Lunch. Bar. 21.14. Rise 240 feet. The wind was strong last night and this morning; a light snowfall in the night; a good deal of drift, subsiding when we started, but still about a foot high. I thought it might have spoilt the surface, but for the first hour and a half we went along in fine style. Then we started up a rise, and to our annoyance found ourselves amongst crevasses once more – very hard, smooth nÈvÈ between high ridges at the edge of crevasses, and therefore very difficult to get foothold to pull the sledges. Got our ski sticks out, which improved matters, but we had to tack a good deal and several of us went half down. After half an hour of this I looked round and found the second sledge halted some way in rear – evidently someone had gone into a crevasse. We saw the rescue work going on, but had to wait half an hour for the party to come up, and got mighty cold. It appears that Lashly went down very suddenly, nearly dragging the crew with him. The sledge ran on and jammed the span so that the Alpine rope had to be got out and used to pull Lashly to the surface again. Lashly says the crevasse was 50 feet deep and 8 feet across, in form U, showing that the word ‘unfathomable’ can rarely be applied. Lashly is 44 to-day and as hard as nails. His fall has not even disturbed his equanimity.

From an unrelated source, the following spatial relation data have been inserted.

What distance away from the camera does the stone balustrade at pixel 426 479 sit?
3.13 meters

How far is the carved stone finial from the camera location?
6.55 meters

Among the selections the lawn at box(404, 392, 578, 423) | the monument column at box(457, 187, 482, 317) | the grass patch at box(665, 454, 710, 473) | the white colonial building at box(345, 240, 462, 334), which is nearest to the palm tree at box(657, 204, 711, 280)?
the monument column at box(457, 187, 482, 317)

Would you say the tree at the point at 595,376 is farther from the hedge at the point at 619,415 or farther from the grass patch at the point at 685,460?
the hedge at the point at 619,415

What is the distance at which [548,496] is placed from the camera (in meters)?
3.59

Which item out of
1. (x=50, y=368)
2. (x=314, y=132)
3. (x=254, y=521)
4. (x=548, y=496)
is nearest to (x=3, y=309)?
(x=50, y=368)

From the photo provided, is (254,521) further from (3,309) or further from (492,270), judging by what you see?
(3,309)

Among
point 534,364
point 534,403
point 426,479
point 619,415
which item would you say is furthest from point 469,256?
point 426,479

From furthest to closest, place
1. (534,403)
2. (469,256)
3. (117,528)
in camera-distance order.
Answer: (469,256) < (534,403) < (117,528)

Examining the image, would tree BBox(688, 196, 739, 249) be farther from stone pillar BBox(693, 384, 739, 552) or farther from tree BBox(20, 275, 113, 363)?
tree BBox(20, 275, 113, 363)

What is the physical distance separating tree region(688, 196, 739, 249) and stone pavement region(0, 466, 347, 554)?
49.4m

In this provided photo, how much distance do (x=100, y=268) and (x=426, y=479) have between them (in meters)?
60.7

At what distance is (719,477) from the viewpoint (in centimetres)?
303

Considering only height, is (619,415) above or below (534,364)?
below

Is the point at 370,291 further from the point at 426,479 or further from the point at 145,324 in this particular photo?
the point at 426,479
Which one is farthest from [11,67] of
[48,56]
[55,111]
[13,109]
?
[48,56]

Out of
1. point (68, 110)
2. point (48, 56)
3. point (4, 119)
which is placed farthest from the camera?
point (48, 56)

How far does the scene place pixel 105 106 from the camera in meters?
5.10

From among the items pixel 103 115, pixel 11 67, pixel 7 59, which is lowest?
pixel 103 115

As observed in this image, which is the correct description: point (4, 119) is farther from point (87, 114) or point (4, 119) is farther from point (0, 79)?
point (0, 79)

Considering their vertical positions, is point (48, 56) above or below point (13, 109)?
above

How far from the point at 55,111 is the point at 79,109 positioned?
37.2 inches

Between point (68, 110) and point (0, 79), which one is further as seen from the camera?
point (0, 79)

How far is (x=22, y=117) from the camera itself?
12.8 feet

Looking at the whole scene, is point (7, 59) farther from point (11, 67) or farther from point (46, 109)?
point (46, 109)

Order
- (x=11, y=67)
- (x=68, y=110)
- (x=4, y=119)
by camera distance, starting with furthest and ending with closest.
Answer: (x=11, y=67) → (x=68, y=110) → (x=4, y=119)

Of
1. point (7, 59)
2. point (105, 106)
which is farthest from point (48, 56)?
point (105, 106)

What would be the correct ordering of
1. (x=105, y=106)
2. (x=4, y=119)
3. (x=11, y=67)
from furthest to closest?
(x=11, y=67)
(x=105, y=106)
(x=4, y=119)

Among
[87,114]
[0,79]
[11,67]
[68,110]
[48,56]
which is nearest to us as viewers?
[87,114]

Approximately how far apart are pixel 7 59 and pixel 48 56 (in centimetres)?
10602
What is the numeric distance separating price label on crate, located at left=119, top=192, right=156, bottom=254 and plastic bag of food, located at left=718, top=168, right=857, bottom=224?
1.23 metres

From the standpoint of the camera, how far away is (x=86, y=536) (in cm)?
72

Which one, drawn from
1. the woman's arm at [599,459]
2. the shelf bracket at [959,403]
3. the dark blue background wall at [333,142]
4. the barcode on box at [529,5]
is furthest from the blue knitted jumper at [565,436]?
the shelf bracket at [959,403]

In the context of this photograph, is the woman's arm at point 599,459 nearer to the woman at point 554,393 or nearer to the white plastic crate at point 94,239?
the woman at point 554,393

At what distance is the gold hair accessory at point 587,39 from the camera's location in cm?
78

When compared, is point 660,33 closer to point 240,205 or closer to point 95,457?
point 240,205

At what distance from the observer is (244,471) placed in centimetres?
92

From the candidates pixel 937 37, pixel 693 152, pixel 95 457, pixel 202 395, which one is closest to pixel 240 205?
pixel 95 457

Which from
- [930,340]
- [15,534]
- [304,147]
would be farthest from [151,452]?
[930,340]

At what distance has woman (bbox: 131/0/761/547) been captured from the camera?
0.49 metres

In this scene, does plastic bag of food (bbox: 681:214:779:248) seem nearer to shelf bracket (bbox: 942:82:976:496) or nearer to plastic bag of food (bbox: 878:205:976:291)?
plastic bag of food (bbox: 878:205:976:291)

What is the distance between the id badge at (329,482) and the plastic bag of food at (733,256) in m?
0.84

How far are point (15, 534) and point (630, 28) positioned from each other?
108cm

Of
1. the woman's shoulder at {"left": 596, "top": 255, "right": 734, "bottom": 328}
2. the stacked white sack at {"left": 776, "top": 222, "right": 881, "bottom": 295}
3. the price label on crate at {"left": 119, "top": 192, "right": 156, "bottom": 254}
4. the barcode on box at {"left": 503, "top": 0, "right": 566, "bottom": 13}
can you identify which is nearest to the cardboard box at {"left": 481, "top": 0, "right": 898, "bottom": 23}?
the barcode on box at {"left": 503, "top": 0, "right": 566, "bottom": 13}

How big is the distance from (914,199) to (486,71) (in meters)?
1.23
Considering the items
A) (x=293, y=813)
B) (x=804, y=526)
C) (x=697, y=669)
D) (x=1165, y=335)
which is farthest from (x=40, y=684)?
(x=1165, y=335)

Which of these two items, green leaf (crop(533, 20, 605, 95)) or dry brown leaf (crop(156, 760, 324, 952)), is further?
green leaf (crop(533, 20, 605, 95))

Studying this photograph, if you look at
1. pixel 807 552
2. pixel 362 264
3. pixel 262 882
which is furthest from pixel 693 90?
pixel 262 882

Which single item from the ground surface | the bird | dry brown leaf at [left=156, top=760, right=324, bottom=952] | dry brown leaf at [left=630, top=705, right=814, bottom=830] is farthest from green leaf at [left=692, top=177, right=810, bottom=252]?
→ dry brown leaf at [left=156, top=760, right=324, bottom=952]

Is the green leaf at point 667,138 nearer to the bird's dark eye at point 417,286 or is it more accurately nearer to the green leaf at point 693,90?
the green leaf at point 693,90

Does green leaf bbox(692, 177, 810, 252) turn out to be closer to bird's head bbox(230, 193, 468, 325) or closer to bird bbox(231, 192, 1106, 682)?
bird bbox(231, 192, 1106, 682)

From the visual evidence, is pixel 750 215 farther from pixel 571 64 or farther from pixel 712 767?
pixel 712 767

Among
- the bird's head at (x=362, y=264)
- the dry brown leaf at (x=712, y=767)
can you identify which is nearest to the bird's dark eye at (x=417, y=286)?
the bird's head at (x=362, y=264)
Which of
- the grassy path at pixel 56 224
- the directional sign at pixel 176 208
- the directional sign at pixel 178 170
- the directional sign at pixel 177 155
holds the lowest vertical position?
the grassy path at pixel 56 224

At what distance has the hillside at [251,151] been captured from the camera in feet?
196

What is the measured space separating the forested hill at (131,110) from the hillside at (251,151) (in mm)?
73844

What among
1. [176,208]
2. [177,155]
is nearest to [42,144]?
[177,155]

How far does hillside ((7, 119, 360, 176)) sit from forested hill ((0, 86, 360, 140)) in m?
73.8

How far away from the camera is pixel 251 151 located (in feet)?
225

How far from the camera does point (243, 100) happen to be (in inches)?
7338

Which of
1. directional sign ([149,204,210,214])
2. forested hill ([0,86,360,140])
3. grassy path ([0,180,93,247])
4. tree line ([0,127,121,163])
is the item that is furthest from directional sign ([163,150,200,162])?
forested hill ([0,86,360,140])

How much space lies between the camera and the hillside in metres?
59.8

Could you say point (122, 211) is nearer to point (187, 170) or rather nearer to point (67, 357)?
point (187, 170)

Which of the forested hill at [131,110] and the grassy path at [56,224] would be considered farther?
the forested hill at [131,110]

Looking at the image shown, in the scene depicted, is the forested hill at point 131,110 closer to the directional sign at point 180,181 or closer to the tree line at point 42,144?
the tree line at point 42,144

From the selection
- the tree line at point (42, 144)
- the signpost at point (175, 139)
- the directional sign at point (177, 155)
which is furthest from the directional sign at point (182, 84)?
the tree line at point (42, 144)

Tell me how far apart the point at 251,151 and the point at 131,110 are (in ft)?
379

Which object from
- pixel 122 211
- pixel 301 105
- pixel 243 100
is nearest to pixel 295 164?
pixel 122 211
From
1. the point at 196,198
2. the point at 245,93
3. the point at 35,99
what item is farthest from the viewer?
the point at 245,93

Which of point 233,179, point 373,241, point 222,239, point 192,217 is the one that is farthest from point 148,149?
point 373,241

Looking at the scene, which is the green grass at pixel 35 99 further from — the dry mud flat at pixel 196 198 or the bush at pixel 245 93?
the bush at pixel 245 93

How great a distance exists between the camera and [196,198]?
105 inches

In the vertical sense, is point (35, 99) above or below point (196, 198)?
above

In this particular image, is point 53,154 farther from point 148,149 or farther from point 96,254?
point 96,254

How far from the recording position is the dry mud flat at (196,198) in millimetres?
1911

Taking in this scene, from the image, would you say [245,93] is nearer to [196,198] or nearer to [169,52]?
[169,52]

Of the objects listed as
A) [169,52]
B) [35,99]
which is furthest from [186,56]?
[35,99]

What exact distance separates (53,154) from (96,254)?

After topping the crevasse ridge we got on a better surface and came along fairly well, completing over 7 miles (geo.) just before 1 o’clock. We have risen nearly 250 feet this morning; the wind was strong and therefore trying, mainly because it held the sledge; it is a little lighter now.
Night. Camp No. 47. Bar. 21.18. T. -7º. I am so replete that I can scarcely write. After sundry luxuries, such as chocolate and raisins at lunch, we started off well, but soon got amongst crevasses, huge snowfields roadways running almost in our direction, and across hidden cracks into which we frequently fell. Passing for two miles or so along between two roadways, we came on a huge pit with raised sides. Is this a submerged mountain peak or a swirl in the stream? Getting clear of crevasses and on a slightly down grade, we came along at a swinging pace – splendid. I marched on till nearly 7.30, when we had covered 15 miles (geo.) (17 1/4 stat.). I knew that supper was to be a ‘tightener,’ and indeed it has been – so much that I must leave description till the morning.
Dead reckoning, Lat. 85º 50′ S.; Long. 159º 8′ 2” E. Bar. 21.22.
Towards the end of the march we seemed to get into better condition; about us the surface rises and falls on the long slopes of vast mounds or undulations – no very definite system in their disposition. We camped half-way up a long slope.
In the middle of the afternoon we got another fine view of the land. The Dominion Range ends abruptly as observed, then come two straits and two other masses of land. Similarly north of the wild mountains is another strait and another mass of land. The various straits are undoubtedly overflows, and the masses of land mark the inner fringe of the exposed coastal mountains, the general direction of which seems about S.S.E., from which it appears that one could be much closer to the Pole on the Barrier by continuing on it to the S.S.E. We ought to know more of this when Evans’ observations are plotted.
I must write a word of our supper last night. We had four courses. The first, pemmican, full whack, with slices of horse meat flavoured with onion and curry powder and thickened with biscuit; then an arrowroot, cocoa and biscuit hoosh sweetened; then a plum-pudding; then cocoa with raisins, and finally a dessert of caramels and ginger. After the feast it was difficult to move. Wilson and I couldn’t finish our share of plum-pudding. We have all slept splendidly and feel thoroughly warm – such is the effect of full feeding.